To evaluate the activation of autophagy by rottlerin, the expression levels of the autophagy-related protein LC3 were assessed by western blotting analysis and autophagosome formation was observed by TEM. During autophagosome formation, the microtubule-associated LC3-I is converted to the membrane-bound form LC3-II (17). In EJ cells, the expression level of LC3 increased following treatment with rottlerin (Fig. 2A) as compared with the control cells, and quantification of the protein expression levels demonstrated that this difference was significant (P=0.014) (Fig. 2B). These results indicate that autophagy is activated by rottlerin. To further confirm this finding, TEM studies were performed, revealing a greater amount of autophagosomes in rottlerin-treated EJ cells, whereas no autophagosomes were observed in the untreated control group (Fig. 2C). Collectively these data suggest that autophagy is induced by rottlerin in EJ cells.

To assess apoptosis, a PI and annexin V-FITC assay was performed. The results revealed that a marked increase in apoptosis occurred following a 48-h treatment (Fig. 3A). Quantification of the apoptosis rates demonstrated a significant increase in apoptosis in cells treated with rottlerin (P<0.01) (Fig. 3B). Cell cycle distribution was also analyzed by flow cytometry (Fig. 4A and B). EJ cells were predominantly blocked in G1 phase, indicating that the cell cycle distribution of EJ cells was affected by rottlerin. These results indicate that, after 48 h treatment, the percentage of cells arrested in G1 phase was increased from 54.4±2.5 to 69.7±1.1% (P=0.005).
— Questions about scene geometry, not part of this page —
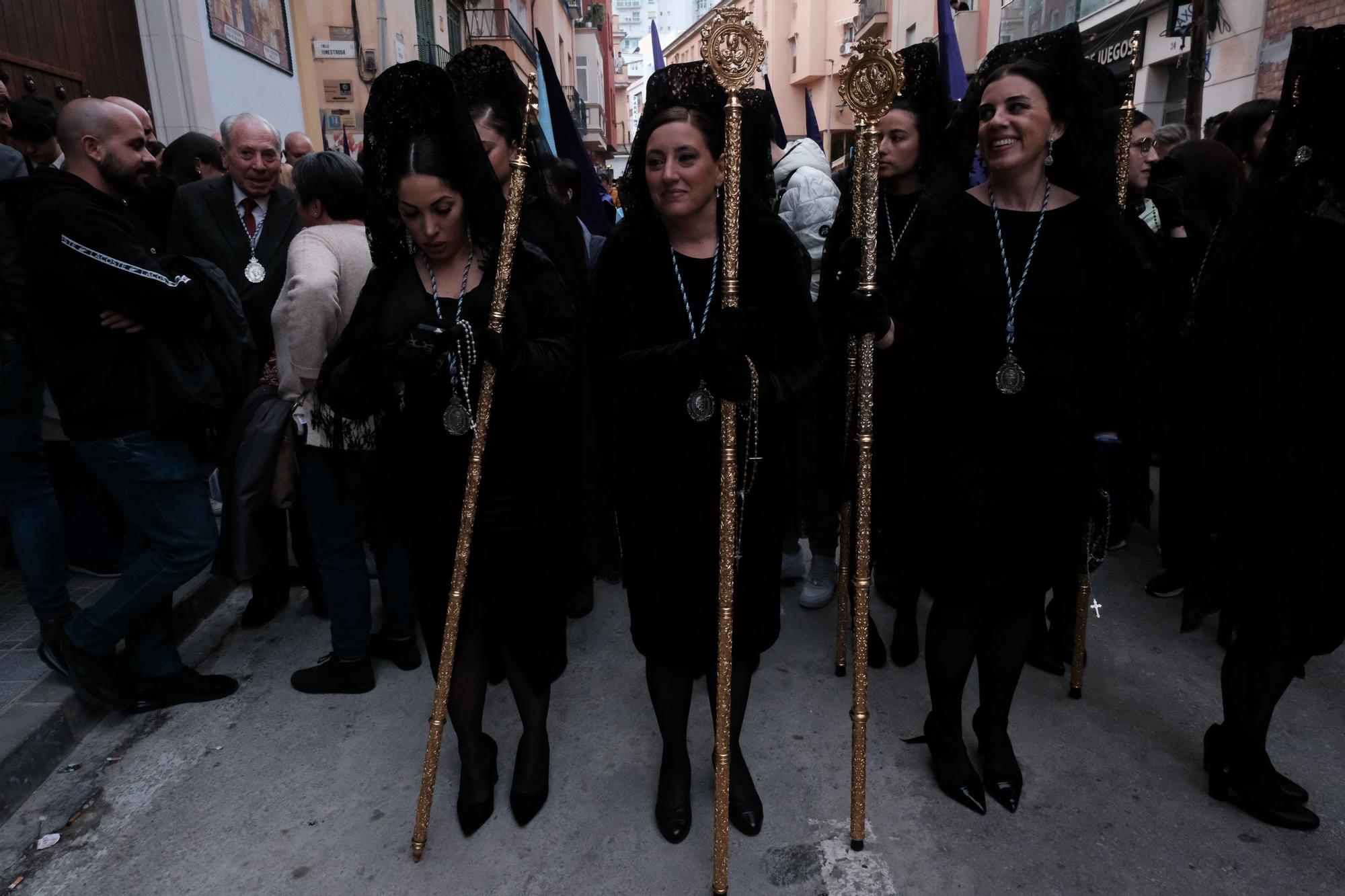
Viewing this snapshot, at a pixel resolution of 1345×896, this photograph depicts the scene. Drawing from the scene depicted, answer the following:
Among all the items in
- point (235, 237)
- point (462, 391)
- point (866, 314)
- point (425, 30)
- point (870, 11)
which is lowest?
point (462, 391)

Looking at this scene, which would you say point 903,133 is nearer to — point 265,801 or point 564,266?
point 564,266

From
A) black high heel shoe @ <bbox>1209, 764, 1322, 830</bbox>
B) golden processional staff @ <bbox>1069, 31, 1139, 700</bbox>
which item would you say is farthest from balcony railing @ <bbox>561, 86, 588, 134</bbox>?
black high heel shoe @ <bbox>1209, 764, 1322, 830</bbox>

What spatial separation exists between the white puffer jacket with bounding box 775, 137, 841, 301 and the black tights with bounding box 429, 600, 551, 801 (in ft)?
8.54

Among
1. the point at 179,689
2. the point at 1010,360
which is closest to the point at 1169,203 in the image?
the point at 1010,360

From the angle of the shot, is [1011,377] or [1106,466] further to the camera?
[1106,466]

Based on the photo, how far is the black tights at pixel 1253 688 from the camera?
2.67 meters

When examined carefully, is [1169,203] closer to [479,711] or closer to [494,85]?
[494,85]

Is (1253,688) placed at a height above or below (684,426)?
below

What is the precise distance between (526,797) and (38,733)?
184 cm

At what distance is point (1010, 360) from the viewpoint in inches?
104

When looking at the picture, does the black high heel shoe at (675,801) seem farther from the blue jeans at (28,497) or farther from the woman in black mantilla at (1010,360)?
the blue jeans at (28,497)

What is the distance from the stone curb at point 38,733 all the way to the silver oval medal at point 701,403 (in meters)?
2.65

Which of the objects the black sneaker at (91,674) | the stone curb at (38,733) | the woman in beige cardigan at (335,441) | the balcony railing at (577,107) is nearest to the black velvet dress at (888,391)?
the woman in beige cardigan at (335,441)

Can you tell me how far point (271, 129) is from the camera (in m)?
3.98
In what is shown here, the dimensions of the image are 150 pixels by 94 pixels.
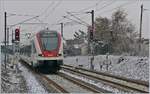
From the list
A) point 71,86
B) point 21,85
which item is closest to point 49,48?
point 21,85

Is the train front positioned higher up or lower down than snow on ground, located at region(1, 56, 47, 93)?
higher up

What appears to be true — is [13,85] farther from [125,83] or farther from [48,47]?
[48,47]

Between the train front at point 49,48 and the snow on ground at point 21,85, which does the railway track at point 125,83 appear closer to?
the snow on ground at point 21,85

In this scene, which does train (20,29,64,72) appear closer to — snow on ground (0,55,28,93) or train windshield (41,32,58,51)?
train windshield (41,32,58,51)

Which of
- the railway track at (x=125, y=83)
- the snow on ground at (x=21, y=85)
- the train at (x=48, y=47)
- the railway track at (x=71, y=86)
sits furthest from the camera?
the train at (x=48, y=47)

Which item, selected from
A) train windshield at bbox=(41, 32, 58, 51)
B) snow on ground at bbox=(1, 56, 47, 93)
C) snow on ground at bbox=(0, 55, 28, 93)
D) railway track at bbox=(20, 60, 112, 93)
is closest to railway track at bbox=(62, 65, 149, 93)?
railway track at bbox=(20, 60, 112, 93)

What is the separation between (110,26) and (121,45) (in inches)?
699

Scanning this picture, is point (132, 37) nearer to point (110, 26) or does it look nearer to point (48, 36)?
point (110, 26)

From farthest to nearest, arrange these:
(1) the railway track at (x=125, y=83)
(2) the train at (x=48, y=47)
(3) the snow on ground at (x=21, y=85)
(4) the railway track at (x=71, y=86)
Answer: (2) the train at (x=48, y=47), (1) the railway track at (x=125, y=83), (3) the snow on ground at (x=21, y=85), (4) the railway track at (x=71, y=86)

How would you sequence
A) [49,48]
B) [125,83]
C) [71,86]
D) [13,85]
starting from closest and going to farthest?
[71,86]
[13,85]
[125,83]
[49,48]

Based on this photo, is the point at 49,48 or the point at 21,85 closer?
the point at 21,85

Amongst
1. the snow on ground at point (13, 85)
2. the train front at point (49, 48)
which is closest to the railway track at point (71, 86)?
the snow on ground at point (13, 85)

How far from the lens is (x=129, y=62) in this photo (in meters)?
39.9

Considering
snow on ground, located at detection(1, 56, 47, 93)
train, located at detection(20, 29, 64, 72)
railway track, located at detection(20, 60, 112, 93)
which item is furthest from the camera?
train, located at detection(20, 29, 64, 72)
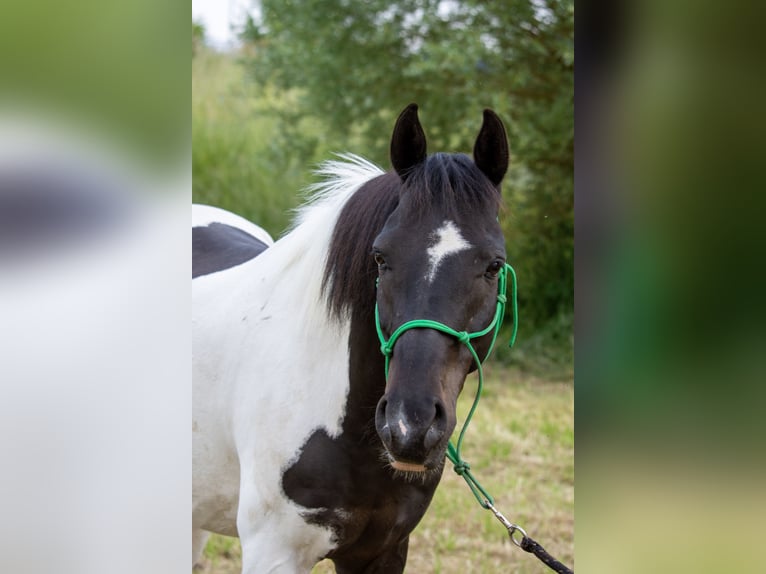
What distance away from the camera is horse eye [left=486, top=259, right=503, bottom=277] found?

Rottlerin induces apoptosis in certain cancer cell lines (18), and the activation of a caspase cascade is important in apoptotic induction and execution (19). To confirm the involvement of caspases in rottlerin-induced apoptosis, the expression levels of pro-caspase-3 and PARP were measured by western blot. The results indicated that pro-caspase-3 and PARP levels were not increased in rottlerin-treated cells (Fig. 5A-C), and the cleaved forms of caspase-3 and PARP were also not detected (Fig. 5A). These findings indicate that caspases are not involved in rottlerin-induced apoptosis in EJ cells.

As shown in Fig. 6, EJ cells exposed to rottlerin 48 h treatment exhibited a prominent reduction in the clonogenic capacity compared with untreated cells (P=0.003).